I’m syncing a bitcoind node on my macbook and I can see in Wireshark that it is both fragmenting and reassembling packets greater than 1500 bytes (specifically headers
messages). You can run ifconfig
or similar on your machine and it will tell you MTU. Packets larger than 1500 bytes can be transmitted, but I believe this requires every router to handle this. I believe the 1500 byte limitation is a legacy thing and may vary with OS but seems to be pretty consistent from what I’ve seen. Hope I’m not link spamming too much but this post gives some history into the 1500 byte limitation (How 1500 bytes became the MTU of the internet).
RFC8900:
- This was written recently (in 2020) and describes all of the different issues with fragmentation and reassembly of IP packets.
- Some senders use something called Path MTU Discovery where ICMP packets are sent back to the sender so they can update their MTU estimate for a path. Usage of ICMP is not great because there is no authentication, can be rate-limited, black-holed, etc and I believe this means that in adversarial cases or even during regular operation, the sender may have to retry the send.
- IPv6 has different fragmentation rules than IPv4 which seems to have some upsides but also may introduce some complications. It is less vulnerable to 3rd party IP reassembly attacks.
- It notes that RFC 4443 recommends strict rate limiting of ICMPv6 traffic which may come into play during congestion.
- Ultimately recommends that higher-layer protocols not rely on IP fragmentation as it’s fragile.
RFC4963:
- This was written in 2007 and describes how IP reassembly works.
- IPv4 uses a 16-bit ID field. The implementation “assembling fragments judges fragments to belong to the same datagram if they have the same source, destination, protocol, and Identifier”. In the RFC, it gives an example time that the packet can be alive as 30 seconds. I’m not sure whether this is a TCP Maximum Segment Lifetime (MSL) value (depends on OS, defaults to 30 seconds in Linux) or an IP-related timeout. This has implications on a senders data rate as technically only 65,535 1500-byte packets are valid in a 30-second window or whatever the time limit is.
- IPv4 receivers store fragments in a reassembly buffer until all fragments are received or a reassembly timeout is reached. Configuring the reassembly timeout to be less has issues for slow senders but is better for fast senders. The opposite is also true when increasing the reassembly timeout.
- The RFC describes a situation that can occur either maliciously or under high data-rates called “mis-association”. This is where overlapping, unrelated IP packets are spliced together and then passed to the higher layer. Typically this will get caught by the TCP or UDP checksum, however it’s only a 16-bit checksum and can occasionally be bypassed. Because of this, the RFC ultimately recommends the application layer to implement cryptographic integrity checks (which we do thankfully in both Bitcoin and Lightning).

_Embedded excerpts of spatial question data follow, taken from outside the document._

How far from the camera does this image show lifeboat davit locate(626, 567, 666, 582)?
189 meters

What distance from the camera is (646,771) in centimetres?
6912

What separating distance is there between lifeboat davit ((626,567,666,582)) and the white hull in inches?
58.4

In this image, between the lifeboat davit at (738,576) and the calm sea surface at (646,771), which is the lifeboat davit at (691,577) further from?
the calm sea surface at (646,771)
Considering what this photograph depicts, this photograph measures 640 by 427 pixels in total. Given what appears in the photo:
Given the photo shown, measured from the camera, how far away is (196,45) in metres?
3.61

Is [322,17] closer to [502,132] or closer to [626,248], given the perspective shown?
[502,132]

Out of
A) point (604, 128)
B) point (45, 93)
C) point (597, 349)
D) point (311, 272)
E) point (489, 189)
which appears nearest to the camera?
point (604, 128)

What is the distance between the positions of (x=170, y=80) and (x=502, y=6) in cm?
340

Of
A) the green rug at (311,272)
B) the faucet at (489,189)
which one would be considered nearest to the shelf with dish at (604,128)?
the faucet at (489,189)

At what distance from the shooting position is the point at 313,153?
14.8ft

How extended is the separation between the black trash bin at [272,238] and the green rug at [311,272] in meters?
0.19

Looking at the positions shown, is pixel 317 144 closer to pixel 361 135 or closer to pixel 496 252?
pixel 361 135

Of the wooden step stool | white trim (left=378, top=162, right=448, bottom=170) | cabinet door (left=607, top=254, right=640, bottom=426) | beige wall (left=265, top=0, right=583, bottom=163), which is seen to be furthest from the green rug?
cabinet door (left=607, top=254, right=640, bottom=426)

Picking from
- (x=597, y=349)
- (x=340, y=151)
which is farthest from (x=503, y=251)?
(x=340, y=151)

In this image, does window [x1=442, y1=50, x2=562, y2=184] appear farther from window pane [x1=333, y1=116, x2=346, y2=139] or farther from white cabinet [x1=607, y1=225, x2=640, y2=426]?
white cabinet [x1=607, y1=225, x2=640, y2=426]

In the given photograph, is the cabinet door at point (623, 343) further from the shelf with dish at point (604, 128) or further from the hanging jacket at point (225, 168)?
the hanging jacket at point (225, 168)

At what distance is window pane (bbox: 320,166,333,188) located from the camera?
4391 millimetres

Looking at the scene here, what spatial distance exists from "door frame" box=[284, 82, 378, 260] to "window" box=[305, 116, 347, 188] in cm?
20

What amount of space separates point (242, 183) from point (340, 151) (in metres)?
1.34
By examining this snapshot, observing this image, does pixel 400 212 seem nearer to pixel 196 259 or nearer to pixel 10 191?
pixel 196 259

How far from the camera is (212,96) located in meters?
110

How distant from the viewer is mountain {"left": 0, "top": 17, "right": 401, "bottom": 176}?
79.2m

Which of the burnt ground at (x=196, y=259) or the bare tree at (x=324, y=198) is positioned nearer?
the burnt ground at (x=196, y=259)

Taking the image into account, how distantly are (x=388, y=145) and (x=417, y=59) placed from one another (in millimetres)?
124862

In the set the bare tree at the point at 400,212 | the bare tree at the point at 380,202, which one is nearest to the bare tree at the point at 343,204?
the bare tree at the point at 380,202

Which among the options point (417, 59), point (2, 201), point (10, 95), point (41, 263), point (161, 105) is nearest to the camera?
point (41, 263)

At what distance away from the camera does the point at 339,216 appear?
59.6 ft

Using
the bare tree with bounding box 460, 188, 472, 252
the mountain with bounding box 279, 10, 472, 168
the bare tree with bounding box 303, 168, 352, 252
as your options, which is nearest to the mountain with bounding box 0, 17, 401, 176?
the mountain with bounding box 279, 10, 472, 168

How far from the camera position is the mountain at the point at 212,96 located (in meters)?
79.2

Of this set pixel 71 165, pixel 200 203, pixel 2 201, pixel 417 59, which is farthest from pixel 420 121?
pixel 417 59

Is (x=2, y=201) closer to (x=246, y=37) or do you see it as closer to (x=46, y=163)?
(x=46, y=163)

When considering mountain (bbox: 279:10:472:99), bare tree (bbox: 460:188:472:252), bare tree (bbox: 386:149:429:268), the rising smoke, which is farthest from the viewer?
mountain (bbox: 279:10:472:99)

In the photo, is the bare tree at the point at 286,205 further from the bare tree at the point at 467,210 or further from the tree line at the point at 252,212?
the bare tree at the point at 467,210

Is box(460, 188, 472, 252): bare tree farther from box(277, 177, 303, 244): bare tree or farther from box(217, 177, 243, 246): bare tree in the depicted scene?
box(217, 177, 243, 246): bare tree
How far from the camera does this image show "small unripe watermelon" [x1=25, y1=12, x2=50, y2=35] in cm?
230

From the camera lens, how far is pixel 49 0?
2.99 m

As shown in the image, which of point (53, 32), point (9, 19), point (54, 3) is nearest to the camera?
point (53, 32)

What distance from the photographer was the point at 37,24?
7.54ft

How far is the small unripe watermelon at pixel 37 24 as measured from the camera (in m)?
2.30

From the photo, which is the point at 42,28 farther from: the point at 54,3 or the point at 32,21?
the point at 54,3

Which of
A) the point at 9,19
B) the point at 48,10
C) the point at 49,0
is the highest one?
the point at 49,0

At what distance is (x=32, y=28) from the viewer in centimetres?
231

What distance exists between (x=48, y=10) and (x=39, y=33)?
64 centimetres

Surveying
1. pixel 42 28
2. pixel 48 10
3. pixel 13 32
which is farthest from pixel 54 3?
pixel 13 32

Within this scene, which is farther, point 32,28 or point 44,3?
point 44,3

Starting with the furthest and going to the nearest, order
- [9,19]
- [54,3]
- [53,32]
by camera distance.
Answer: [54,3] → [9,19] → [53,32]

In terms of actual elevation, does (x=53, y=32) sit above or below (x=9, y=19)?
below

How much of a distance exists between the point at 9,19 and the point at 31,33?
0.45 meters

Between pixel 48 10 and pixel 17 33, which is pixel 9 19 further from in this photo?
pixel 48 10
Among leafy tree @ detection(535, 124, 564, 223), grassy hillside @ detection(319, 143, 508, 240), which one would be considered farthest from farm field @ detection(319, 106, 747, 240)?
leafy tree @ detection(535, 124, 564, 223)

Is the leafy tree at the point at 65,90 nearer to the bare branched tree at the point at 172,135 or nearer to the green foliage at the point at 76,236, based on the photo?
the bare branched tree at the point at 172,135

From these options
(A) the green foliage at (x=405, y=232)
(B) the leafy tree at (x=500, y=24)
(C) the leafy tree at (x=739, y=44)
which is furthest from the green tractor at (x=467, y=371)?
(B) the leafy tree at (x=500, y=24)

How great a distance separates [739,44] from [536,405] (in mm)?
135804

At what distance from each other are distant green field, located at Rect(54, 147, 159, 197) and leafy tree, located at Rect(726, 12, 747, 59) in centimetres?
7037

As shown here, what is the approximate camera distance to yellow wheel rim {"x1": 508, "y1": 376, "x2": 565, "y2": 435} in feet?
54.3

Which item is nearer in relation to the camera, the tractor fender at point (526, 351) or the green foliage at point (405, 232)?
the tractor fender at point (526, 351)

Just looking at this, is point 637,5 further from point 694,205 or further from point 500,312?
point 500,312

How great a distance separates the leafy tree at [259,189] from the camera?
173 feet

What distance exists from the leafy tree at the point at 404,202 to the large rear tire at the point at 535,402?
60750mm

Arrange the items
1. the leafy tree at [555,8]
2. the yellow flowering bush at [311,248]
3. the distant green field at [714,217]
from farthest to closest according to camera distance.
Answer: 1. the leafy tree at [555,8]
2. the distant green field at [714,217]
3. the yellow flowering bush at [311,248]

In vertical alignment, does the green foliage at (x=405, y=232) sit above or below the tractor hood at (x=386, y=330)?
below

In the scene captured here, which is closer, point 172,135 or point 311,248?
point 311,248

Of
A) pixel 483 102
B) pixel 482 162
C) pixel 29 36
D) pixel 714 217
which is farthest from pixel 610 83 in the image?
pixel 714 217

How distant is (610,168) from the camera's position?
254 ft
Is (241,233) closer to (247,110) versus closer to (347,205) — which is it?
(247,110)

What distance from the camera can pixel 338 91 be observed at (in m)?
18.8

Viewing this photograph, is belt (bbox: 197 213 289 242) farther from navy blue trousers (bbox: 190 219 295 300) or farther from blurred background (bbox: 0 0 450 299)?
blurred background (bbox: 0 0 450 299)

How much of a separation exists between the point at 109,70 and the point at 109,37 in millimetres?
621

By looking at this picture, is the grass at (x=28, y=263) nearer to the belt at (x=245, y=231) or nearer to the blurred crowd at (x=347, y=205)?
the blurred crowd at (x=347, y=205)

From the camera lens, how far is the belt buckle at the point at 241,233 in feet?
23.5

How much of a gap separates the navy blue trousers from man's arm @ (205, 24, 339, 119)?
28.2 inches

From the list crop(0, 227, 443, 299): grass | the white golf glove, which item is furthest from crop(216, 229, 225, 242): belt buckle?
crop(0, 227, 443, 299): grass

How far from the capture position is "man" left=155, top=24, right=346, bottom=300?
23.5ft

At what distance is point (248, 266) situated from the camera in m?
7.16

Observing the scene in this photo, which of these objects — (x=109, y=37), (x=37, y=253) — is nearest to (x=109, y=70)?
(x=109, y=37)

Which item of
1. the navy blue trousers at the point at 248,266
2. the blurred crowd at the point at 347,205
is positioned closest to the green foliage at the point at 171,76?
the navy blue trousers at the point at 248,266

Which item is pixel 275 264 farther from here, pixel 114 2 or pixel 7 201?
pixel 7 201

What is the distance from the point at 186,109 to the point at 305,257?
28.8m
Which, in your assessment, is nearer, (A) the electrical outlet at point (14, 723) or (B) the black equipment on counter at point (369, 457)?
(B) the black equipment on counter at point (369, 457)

- Over UDP with 10TB of “random” data being sent, there were 8,847,668 UDP checksum errors and 121 corruptions due to mis-associated fragments (i.e. the UDP checksum was bypassed) and passed to the higher-layer.
- From what I can tell (I have yet to test this), just because we have integrity checks in both Bitcoin and Lightning doesn’t preclude an attacker from messing with our reassembly and causing delays even if they are not an AS and are just guessing two people are connected. The LN graph is public also which is a bit concerning.
Data is pretty hard to come by. I think testing on mainnet and observing traffic is probably your best bet. I think fragmentation can be pretty costly in the presence of errors since retransmission and reassembly has to occur again. But again I don’t have hard data for this. It would be very interesting to see what other applications like Tor or something do when trying to send or receive large amounts of data at once.